• _To do_
If a line appears in the data below, it must appear in your answer exactly as given.

• _Study material_
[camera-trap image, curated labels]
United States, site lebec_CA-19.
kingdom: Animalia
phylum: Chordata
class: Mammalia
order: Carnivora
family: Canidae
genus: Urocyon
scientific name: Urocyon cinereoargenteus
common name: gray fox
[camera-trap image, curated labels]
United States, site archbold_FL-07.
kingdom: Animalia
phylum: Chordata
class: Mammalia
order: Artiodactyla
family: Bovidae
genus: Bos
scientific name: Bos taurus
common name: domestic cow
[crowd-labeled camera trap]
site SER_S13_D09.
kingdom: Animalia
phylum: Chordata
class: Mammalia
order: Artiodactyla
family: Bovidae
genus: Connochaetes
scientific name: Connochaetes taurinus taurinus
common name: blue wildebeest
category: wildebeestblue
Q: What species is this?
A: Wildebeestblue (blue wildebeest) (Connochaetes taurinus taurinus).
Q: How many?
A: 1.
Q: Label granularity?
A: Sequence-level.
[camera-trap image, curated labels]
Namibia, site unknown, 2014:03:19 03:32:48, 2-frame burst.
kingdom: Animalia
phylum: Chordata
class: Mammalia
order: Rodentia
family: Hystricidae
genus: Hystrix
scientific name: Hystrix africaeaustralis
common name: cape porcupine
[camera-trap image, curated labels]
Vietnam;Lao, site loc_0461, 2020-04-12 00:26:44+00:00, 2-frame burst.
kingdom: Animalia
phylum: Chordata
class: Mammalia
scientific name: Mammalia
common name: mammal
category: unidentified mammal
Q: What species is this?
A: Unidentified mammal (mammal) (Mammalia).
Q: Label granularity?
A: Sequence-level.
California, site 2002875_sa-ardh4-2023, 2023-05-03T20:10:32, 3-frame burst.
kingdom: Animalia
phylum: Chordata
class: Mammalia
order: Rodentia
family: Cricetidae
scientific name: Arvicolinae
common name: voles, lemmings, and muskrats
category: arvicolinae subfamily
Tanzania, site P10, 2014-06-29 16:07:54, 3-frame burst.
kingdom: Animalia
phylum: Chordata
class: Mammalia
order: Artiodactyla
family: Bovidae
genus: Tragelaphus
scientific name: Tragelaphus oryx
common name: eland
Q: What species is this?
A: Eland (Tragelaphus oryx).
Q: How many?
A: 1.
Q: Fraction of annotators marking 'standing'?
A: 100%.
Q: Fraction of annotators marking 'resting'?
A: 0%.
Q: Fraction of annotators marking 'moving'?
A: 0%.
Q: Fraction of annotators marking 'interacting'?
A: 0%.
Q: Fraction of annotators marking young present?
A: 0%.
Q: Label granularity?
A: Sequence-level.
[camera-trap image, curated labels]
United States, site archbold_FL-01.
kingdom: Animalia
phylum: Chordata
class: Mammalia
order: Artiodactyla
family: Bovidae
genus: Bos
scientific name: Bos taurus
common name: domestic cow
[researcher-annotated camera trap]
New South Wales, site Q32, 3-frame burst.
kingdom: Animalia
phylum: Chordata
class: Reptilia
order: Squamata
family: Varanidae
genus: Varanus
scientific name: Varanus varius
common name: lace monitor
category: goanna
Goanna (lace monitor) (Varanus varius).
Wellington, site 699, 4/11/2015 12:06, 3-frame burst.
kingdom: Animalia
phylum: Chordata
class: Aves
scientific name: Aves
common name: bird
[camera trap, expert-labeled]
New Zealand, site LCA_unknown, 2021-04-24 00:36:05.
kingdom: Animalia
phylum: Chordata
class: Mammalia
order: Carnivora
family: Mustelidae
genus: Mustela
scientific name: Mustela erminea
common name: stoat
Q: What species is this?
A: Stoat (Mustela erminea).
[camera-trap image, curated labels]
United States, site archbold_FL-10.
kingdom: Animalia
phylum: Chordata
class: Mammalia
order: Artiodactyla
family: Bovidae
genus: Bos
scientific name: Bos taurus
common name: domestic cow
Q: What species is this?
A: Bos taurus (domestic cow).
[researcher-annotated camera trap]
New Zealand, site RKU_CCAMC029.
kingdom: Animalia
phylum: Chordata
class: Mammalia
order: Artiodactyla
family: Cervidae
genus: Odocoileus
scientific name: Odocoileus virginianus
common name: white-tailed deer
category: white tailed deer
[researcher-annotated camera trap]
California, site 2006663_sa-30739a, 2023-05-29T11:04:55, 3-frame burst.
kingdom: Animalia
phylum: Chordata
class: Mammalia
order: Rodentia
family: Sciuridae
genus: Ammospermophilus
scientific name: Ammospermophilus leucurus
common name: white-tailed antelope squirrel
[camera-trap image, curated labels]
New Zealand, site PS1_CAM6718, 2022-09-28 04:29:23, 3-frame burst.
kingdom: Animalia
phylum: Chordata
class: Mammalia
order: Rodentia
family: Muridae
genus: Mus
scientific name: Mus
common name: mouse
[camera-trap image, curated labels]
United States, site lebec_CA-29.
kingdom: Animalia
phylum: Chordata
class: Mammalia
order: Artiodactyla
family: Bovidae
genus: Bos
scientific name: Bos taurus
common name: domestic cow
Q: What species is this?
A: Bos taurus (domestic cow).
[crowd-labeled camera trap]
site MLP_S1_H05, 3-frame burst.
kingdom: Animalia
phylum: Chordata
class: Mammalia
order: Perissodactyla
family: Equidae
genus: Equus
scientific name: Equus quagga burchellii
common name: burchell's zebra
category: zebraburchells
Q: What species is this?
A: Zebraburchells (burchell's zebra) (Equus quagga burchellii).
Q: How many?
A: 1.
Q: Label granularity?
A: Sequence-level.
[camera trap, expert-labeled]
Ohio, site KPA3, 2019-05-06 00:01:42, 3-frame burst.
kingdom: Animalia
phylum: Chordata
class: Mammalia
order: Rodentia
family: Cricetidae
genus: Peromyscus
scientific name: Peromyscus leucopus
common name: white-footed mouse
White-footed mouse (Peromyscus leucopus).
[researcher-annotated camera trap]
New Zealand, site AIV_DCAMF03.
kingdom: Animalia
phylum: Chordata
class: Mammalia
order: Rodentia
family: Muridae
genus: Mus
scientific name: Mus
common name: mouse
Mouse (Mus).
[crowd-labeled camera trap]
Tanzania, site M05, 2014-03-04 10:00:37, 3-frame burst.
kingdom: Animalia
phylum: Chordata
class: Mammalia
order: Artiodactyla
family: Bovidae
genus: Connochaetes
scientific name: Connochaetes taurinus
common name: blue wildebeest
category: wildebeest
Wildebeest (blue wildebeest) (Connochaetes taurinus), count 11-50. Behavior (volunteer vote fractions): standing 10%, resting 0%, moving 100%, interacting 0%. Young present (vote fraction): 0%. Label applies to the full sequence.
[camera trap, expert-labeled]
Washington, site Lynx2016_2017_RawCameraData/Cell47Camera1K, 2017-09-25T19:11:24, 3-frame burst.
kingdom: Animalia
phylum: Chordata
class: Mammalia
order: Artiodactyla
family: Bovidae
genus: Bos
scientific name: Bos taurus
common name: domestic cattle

• _Written answer_
[camera-trap image, curated labels]
United States, site lebec_CA-19.
kingdom: Animalia
phylum: Chordata
class: Mammalia
order: Carnivora
family: Canidae
genus: Urocyon
scientific name: Urocyon cinereoargenteus
common name: gray fox
[camera-trap image, curated labels]
United States, site archbold_FL-07.
kingdom: Animalia
phylum: Chordata
class: Mammalia
order: Artiodactyla
family: Bovidae
genus: Bos
scientific name: Bos taurus
common name: domestic cow
[crowd-labeled camera trap]
site SER_S13_D09.
kingdom: Animalia
phylum: Chordata
class: Mammalia
order: Artiodactyla
family: Bovidae
genus: Connochaetes
scientific name: Connochaetes taurinus taurinus
common name: blue wildebeest
category: wildebeestblue
Q: What species is this?
A: Wildebeestblue (blue wildebeest) (Connochaetes taurinus taurinus).
Q: How many?
A: 1.
Q: Label granularity?
A: Sequence-level.
[camera-trap image, curated labels]
Namibia, site unknown, 2014:03:19 03:32:48, 2-frame burst.
kingdom: Animalia
phylum: Chordata
class: Mammalia
order: Rodentia
family: Hystricidae
genus: Hystrix
scientific name: Hystrix africaeaustralis
common name: cape porcupine
[camera-trap image, curated labels]
Vietnam;Lao, site loc_0461, 2020-04-12 00:26:44+00:00, 2-frame burst.
kingdom: Animalia
phylum: Chordata
class: Mammalia
scientific name: Mammalia
common name: mammal
category: unidentified mammal
Q: What species is this?
A: Unidentified mammal (mammal) (Mammalia).
Q: Label granularity?
A: Sequence-level.
California, site 2002875_sa-ardh4-2023, 2023-05-03T20:10:32, 3-frame burst.
kingdom: Animalia
phylum: Chordata
class: Mammalia
order: Rodentia
family: Cricetidae
scientific name: Arvicolinae
common name: voles, lemmings, and muskrats
category: arvicolinae subfamily
Tanzania, site P10, 2014-06-29 16:07:54, 3-frame burst.
kingdom: Animalia
phylum: Chordata
class: Mammalia
order: Artiodactyla
family: Bovidae
genus: Tragelaphus
scientific name: Tragelaphus oryx
common name: eland
Q: What species is this?
A: Eland (Tragelaphus oryx).
Q: How many?
A: 1.
Q: Fraction of annotators marking 'standing'?
A: 100%.
Q: Fraction of annotators marking 'resting'?
A: 0%.
Q: Fraction of annotators marking 'moving'?
A: 0%.
Q: Fraction of annotators marking 'interacting'?
A: 0%.
Q: Fraction of annotators marking young present?
A: 0%.
Q: Label granularity?
A: Sequence-level.
[camera-trap image, curated labels]
United States, site archbold_FL-01.
kingdom: Animalia
phylum: Chordata
class: Mammalia
order: Artiodactyla
family: Bovidae
genus: Bos
scientific name: Bos taurus
common name: domestic cow
[researcher-annotated camera trap]
New South Wales, site Q32, 3-frame burst.
kingdom: Animalia
phylum: Chordata
class: Reptilia
order: Squamata
family: Varanidae
genus: Varanus
scientific name: Varanus varius
common name: lace monitor
category: goanna
Goanna (lace monitor) (Varanus varius).
Wellington, site 699, 4/11/2015 12:06, 3-frame burst.
kingdom: Animalia
phylum: Chordata
class: Aves
scientific name: Aves
common name: bird
[camera trap, expert-labeled]
New Zealand, site LCA_unknown, 2021-04-24 00:36:05.
kingdom: Animalia
phylum: Chordata
class: Mammalia
order: Carnivora
family: Mustelidae
genus: Mustela
scientific name: Mustela erminea
common name: stoat
Q: What species is this?
A: Stoat (Mustela erminea).
[camera-trap image, curated labels]
United States, site archbold_FL-10.
kingdom: Animalia
phylum: Chordata
class: Mammalia
order: Artiodactyla
family: Bovidae
genus: Bos
scientific name: Bos taurus
common name: domestic cow
Q: What species is this?
A: Bos taurus (domestic cow).
[researcher-annotated camera trap]
New Zealand, site RKU_CCAMC029.
kingdom: Animalia
phylum: Chordata
class: Mammalia
order: Artiodactyla
family: Cervidae
genus: Odocoileus
scientific name: Odocoileus virginianus
common name: white-tailed deer
category: white tailed deer
[researcher-annotated camera trap]
California, site 2006663_sa-30739a, 2023-05-29T11:04:55, 3-frame burst.
kingdom: Animalia
phylum: Chordata
class: Mammalia
order: Rodentia
family: Sciuridae
genus: Ammospermophilus
scientific name: Ammospermophilus leucurus
common name: white-tailed antelope squirrel
[camera-trap image, curated labels]
New Zealand, site PS1_CAM6718, 2022-09-28 04:29:23, 3-frame burst.
kingdom: Animalia
phylum: Chordata
class: Mammalia
order: Rodentia
family: Muridae
genus: Mus
scientific name: Mus
common name: mouse
[camera-trap image, curated labels]
United States, site lebec_CA-29.
kingdom: Animalia
phylum: Chordata
class: Mammalia
order: Artiodactyla
family: Bovidae
genus: Bos
scientific name: Bos taurus
common name: domestic cow
Q: What species is this?
A: Bos taurus (domestic cow).
[crowd-labeled camera trap]
site MLP_S1_H05, 3-frame burst.
kingdom: Animalia
phylum: Chordata
class: Mammalia
order: Perissodactyla
family: Equidae
genus: Equus
scientific name: Equus quagga burchellii
common name: burchell's zebra
category: zebraburchells
Q: What species is this?
A: Zebraburchells (burchell's zebra) (Equus quagga burchellii).
Q: How many?
A: 1.
Q: Label granularity?
A: Sequence-level.
[camera trap, expert-labeled]
Ohio, site KPA3, 2019-05-06 00:01:42, 3-frame burst.
kingdom: Animalia
phylum: Chordata
class: Mammalia
order: Rodentia
family: Cricetidae
genus: Peromyscus
scientific name: Peromyscus leucopus
common name: white-footed mouse
White-footed mouse (Peromyscus leucopus).
[researcher-annotated camera trap]
New Zealand, site AIV_DCAMF03.
kingdom: Animalia
phylum: Chordata
class: Mammalia
order: Rodentia
family: Muridae
genus: Mus
scientific name: Mus
common name: mouse
Mouse (Mus).
[crowd-labeled camera trap]
Tanzania, site M05, 2014-03-04 10:00:37, 3-frame burst.
kingdom: Animalia
phylum: Chordata
class: Mammalia
order: Artiodactyla
family: Bovidae
genus: Connochaetes
scientific name: Connochaetes taurinus
common name: blue wildebeest
category: wildebeest
Wildebeest (blue wildebeest) (Connochaetes taurinus), count 11-50. Behavior (volunteer vote fractions): standing 10%, resting 0%, moving 100%, interacting 0%. Young present (vote fraction): 0%. Label applies to the full sequence.
[camera trap, expert-labeled]
Washington, site Lynx2016_2017_RawCameraData/Cell47Camera1K, 2017-09-25T19:11:24, 3-frame burst.
kingdom: Animalia
phylum: Chordata
class: Mammalia
order: Artiodactyla
family: Bovidae
genus: Bos
scientific name: Bos taurus
common name: domestic cattle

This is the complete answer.